Her abruptness is more about her annoyance with her former office than with him. Giving out her unlisted phone number is blatant harassment—not that it hasn’t happened before. Some people who still work at the Chief Medical Examiner’s Office remain loyal to their boss. Others are traitors and bend in the direction that power pulls.
“Quick it will be,” Dr. Lanier says. “I’m wondering if you would review a case for me, Dr. Scarpetta—an eight-year-old case that was never successfully resolved. A woman died under suspicious circumstances, apparently from a drug overdose. You ever heard of Charlotte Dard?”
“No.”
“I’ve just gotten information—don’t know if it’s good or not—but I don’t want to discuss it while you’re on a cell phone.”
“This is a Baton Rouge case?” Scarpetta digs in her handbag for a notepad and pen.
“Another story for another day. But yes, it’s a Baton Rouge case.”
“Your case?”
“It was. I’d like to send you the reports, slides and all the rest. Looks like I’d better dig back into this thing.” He hesitates. “And as you might suspect, I don’t have much of a budget . . .”
“Nobody who calls me has consultants built int
o the budget,” she interrupts him. “I didn’t either when I was in Virginia.”
She tells him to FedEx her the case and gives him her address.
She adds, “Do you happen to know an investigator in Zachary named Nic Robillard?”
A pause, then, “Believe I talked to her on the phone a few months back. I’m sure you know what’s going on down here.”
“I can’t help but know. It’s all over the news,” Scarpetta cautiously replies over the noise of the taxi and rush-hour traffic.
Neither her tone nor her words betray that she has any personal information about the cases, and her trust of Nic slips several notches as she frets that perhaps Nic called Dr. Lanier and talked about her. Why she might have done that is hard to say, unless she simply volunteered that Scarpetta could be a very useful resource for him, should he ever need her. Maybe he really does need her for this cold case he’s just told her about. Maybe he’s trying to develop a relationship with her because he’s not equipped to handle these serial murders by himself.
“How many forensic pathologists work for you?” Scarpetta asks him.
“One.”
“Did Nic Robillard call you about me?” She doesn’t have time for subtlety.
“Why would she?”
“That’s no answer.”
“Hell no,” he says.
AN AIR-CONDITIONING UNIT rattles in a dusty window, the afternoon hotter than usual for April, as Jay Talley hacks meat into small pieces and drops them into a bloody plastic bucket below the scarred wooden table where he sits.

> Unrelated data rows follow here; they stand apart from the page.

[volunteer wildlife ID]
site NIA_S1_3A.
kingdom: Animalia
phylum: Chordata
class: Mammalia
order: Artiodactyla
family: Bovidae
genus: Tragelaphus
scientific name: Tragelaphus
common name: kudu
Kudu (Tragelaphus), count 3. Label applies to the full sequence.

The table, like everything else inside his fishing shack, is old and ugly, the sort of household objects people leave at the edges of their driveways to be picked up by garbage collectors or spirited away by scavengers. His work space is his special place, and he is patient as he repeatedly adjusts torn bits of clothing that he jams under several of the table legs in his ongoing attempt to keep the table level. He prefers not to chop on a surface that moves, but balance is virtually impossible in his warped little world, and the graying wood floor slopes enough to roll an egg from the kitchenette right out to the dock, where some planks are rotted, others curled like dull dead hair flipped up at the ends.